Alibaba Unveils Qwen3-235B-A22B-Thinking-2507: A New Leader in Open-Source Reasoning Models
Introduction
Over the past year, the Qwen family of models has steadily advanced from competitive general-purpose LLMs to state-of-the-art reasoning engines. Today, the Qwen team at Alibaba announces Qwen3-235B-A22B-Thinking-2507, the latest milestone that pushes open-source AI into territory previously dominated by closed commercial systems such as OpenAI o3 and Gemini-2.5 Pro.
With 235 billion total parameters—only 22 billion of which are active at any moment—the model combines large capacity with efficient inference through a Mixture-of-Experts (MoE) design. More importantly, it is the first open model to systematically optimize for “thinking”: an internal chain-of-thought stage that dramatically boosts accuracy on complex reasoning tasks.
Architecture in Plain Language
Sparse MoE backbone
128 expert sub-networks sit inside every layer. For each token the router activates only 8 experts, keeping memory and compute under control while retaining the expressive power of a much larger dense model.Long context
A native context window of 262 144 tokens (≈ 400 pages of text) lets the model ingest entire research papers or code bases in one pass.Guided reasoning
A special chat template wraps every user prompt with an implicit<think>
block. The model is forced to reason step-by-step before emitting the final answer.

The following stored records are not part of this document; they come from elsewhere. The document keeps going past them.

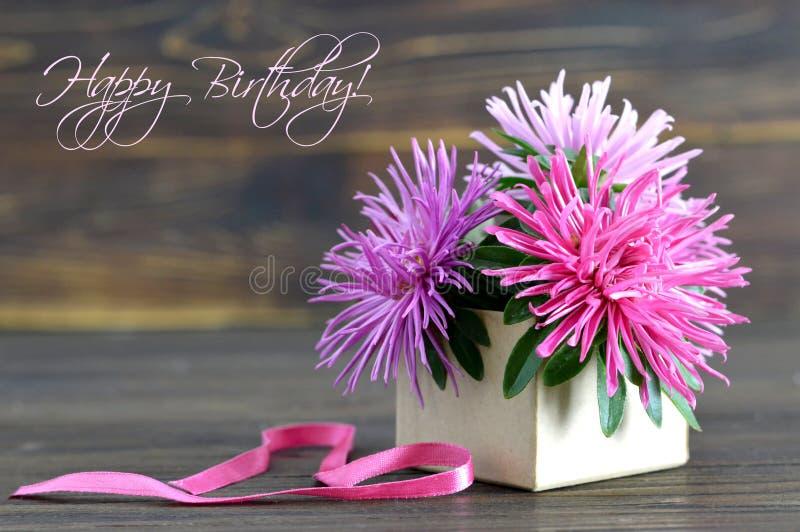 La carte de joyeux anniversaire avec des fleurs a arrangé dans le boîte-cadeau images stock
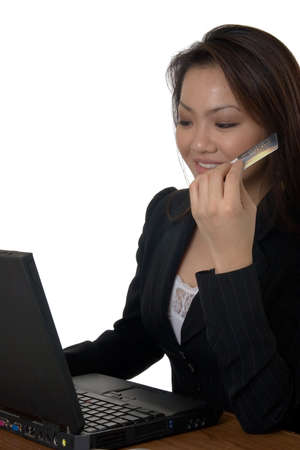 Attractive young asian woman in business attire sitting in front of a laptop computer holding onto a credit card Stock Photo - 958243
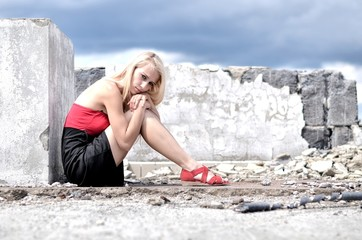 blonde girl sitting on roof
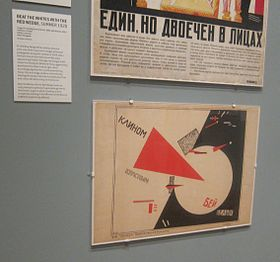 poster with a red triangle entering a white circle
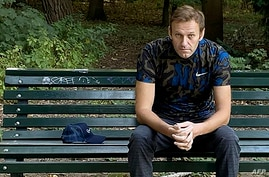 FILE - This photo posted Sept. 23, 2020, on the Instagram account of @navalny shows Russian opposition activist Alexei Navalny sitting on a bench in Berlin as he was recuperating from a poisoning attempt.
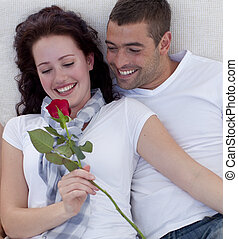 Couple on sofa with a rose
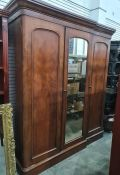 19th century mahogany wardrobe compactum, the moulded pediment with central mirrored door opening to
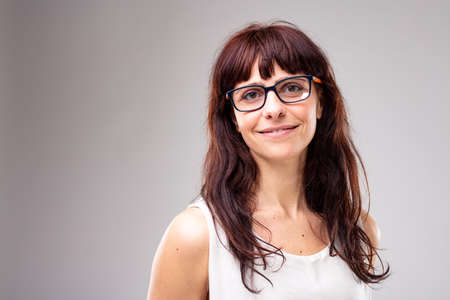 Smiling friendly woman with long brown hair wearing glasses looking at the camera over grey with copy space to the side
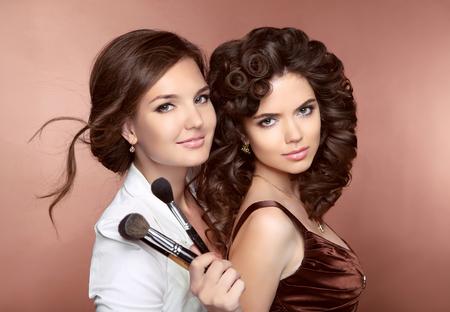 Capelli. Belle due sorridente bruna ragazze. Makeup artist con pennello. Acconciatura. Giovani donne attraenti che propongono alla macchina fotografica.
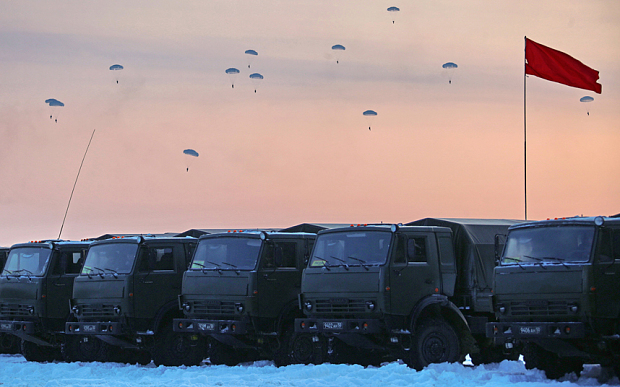 KOSTROMA REGION, RUSSIA. JANUARY 23, 2016. Servicemen of the 98th Guards Airborne Division of the Russian Airborne Troops descending with parachutes during military exercises. PHOTOGRAPH BY TASS / Barcroft Media UK Office, London. T +44 845 370 2233 W www.barcroftmedia.com USA Office, New York City. T +1 212 796 2458 W www.barcroftusa.com Indian Office, Delhi. T +91 11 4053 2429 W www.barcroftindia.com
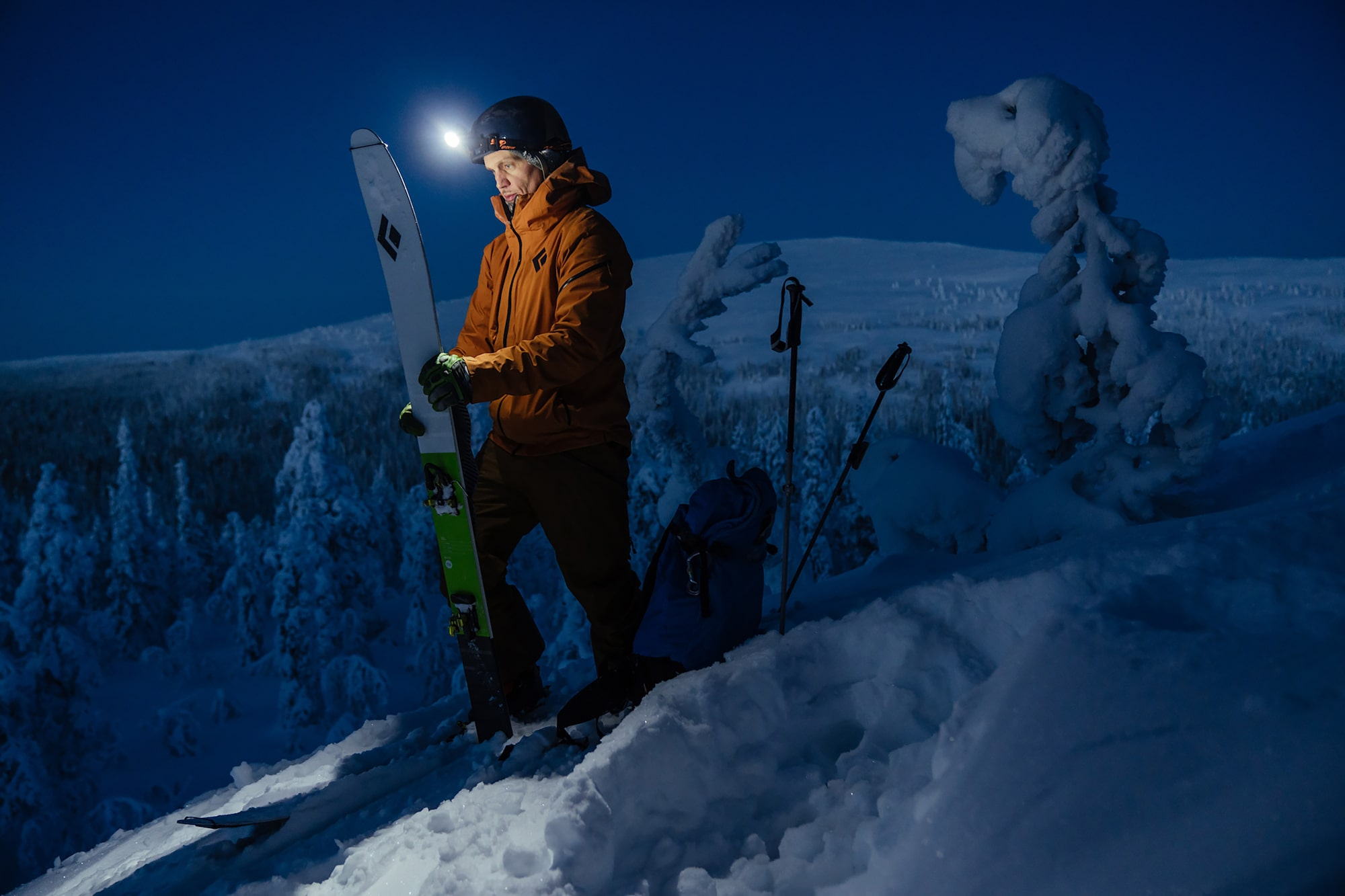 jaakko posti sony alpha 9 skieur inspectant ses skis à l'aide d'une lampe frontale
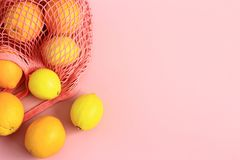 Oranges and lemons in reusable cotton net bag on pink background. Fruits in reusable cotton net bag on pastel pink background. Trendy, fashionable and stock photos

This technique, popularized by recent closed systems, is now available out-of-the-box and fully open.
Benchmark Highlights
Category | Test | Qwen3-Thinking-2507 | Best Prior Open Model | Best Closed Model | Delta |
---|---|---|---|---|---|
Mathematics | AIME 2025 | 92.3 % | 81.5 % (Qwen3) | 92.7 % (OpenAI o4-mini) | −0.4 pp |
HMMT 2025 | 83.9 % | 62.5 % | 82.5 % (Gemini-2.5 Pro) | +1.4 pp | |
Code | LiveCodeBench v6 | 74.1 % | 55.7 % | 72.5 % (Gemini-2.5 Pro) | +1.6 pp |
Science | SuperGPQA | 64.9 % | 60.7 % | 62.3 % (Gemini-2.5 Pro) | +2.6 pp |
Knowledge | MMLU-Pro | 84.4 % | 82.8 % | 85.9 % (OpenAI o3) | −1.5 pp |
Long Context | HLE (text-only) | 18.2 % | 11.8 % | 21.6 % (Gemini-2.5 Pro) | −3.4 pp |
Note: Differences of ±2 pp are within standard evaluation noise. The key takeaway is that Qwen3-Thinking-2507 is now on par with—or exceeds—proprietary giants in nearly every reasoning discipline.

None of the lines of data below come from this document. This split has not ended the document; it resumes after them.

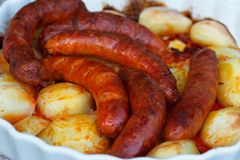 Sausages and potatoes roasted in white roasting tray stock images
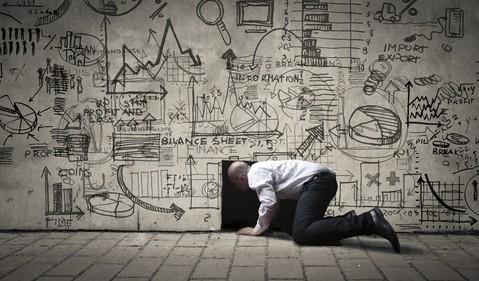 Man on knees in front of wall full of business diagrams
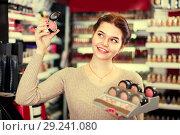 Купить «Young female client is searching for reliable blushes», фото № 29241080, снято 21 февраля 2017 г. (c) Яков Филимонов / Фотобанк Лори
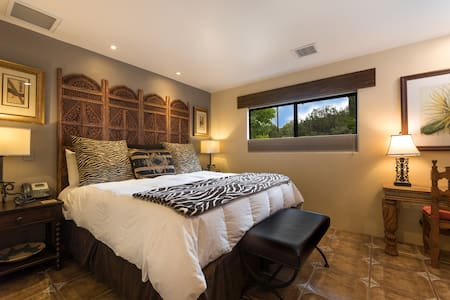 The guest bedroom has a king bed, spacious closet and iPod dock.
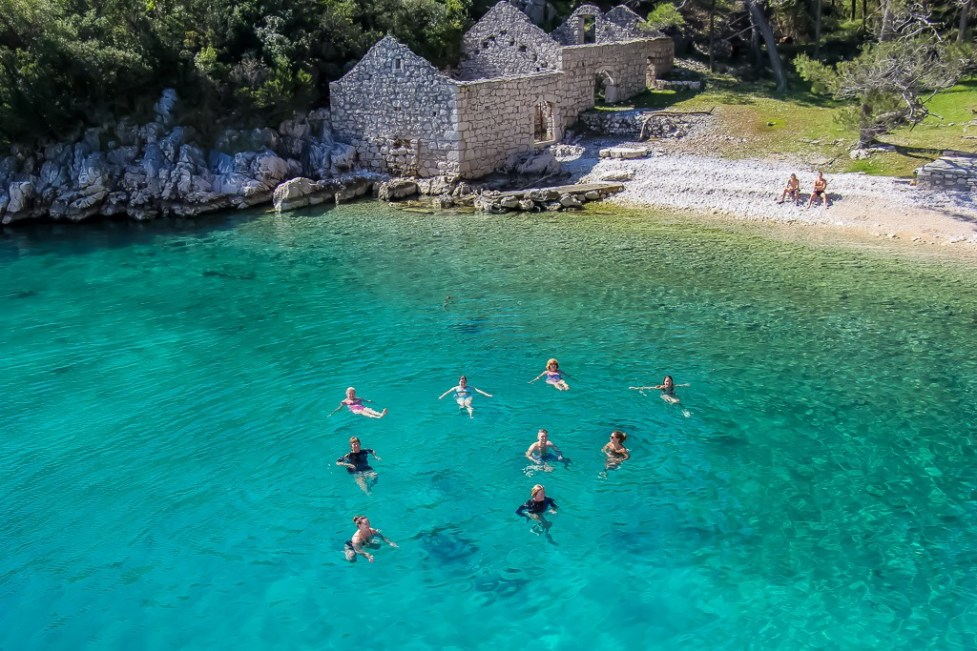 Passengers swimming in cave on Hvar Island, Croatia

What “Thinking Mode” Means for Developers
When you query the model, it first produces an internal scratchpad. This scratchpad contains:
- Step-by-step derivations
- Self-correction loops
- References to premises or code snippets
Because the model is trained to expose its thought process, downstream applications can:
- Audit reasoning paths for safety or compliance.
- Continue generation from any intermediate step.
- Fine-tune on the scratchpad to specialize for narrower domains.
From Qwen-7B to World-Class Reasoner: Alibaba’s Trajectory
- Qwen-7B (2023) – First bilingual open LLM rivaling LLaMA-2.
- Qwen1.5-MoE (2024) – Demonstrated that sparse models can match dense 70 B-parameter performance at 1/3 the cost.
- Qwen2 (mid-2024) – Introduced native 128 K context and strong multilingual coverage.
- Qwen3-Thinking-2507 (July 2025) – Closes the gap with proprietary frontier labs while staying fully open-source.
Each release has added measurable capability gains rather than marketing claims. With this latest model, Alibaba is no longer “catching up”—it is setting the pace for transparent, capable, and efficient reasoning systems.
Takeaway
Qwen3-235B-A22B-Thinking-2507 delivers research-grade reasoning in a downloadable checkpoint. Whether you are fine-tuning for scientific discovery, building a coding copilot, or auditing AI safety, the model offers:
- Transparent thought chains
- Competitive accuracy with GPT-4-class systems
- Long-document understanding that rivals commercial APIs
Alibaba’s Qwen team has turned open-source AI from “good enough” into best in class.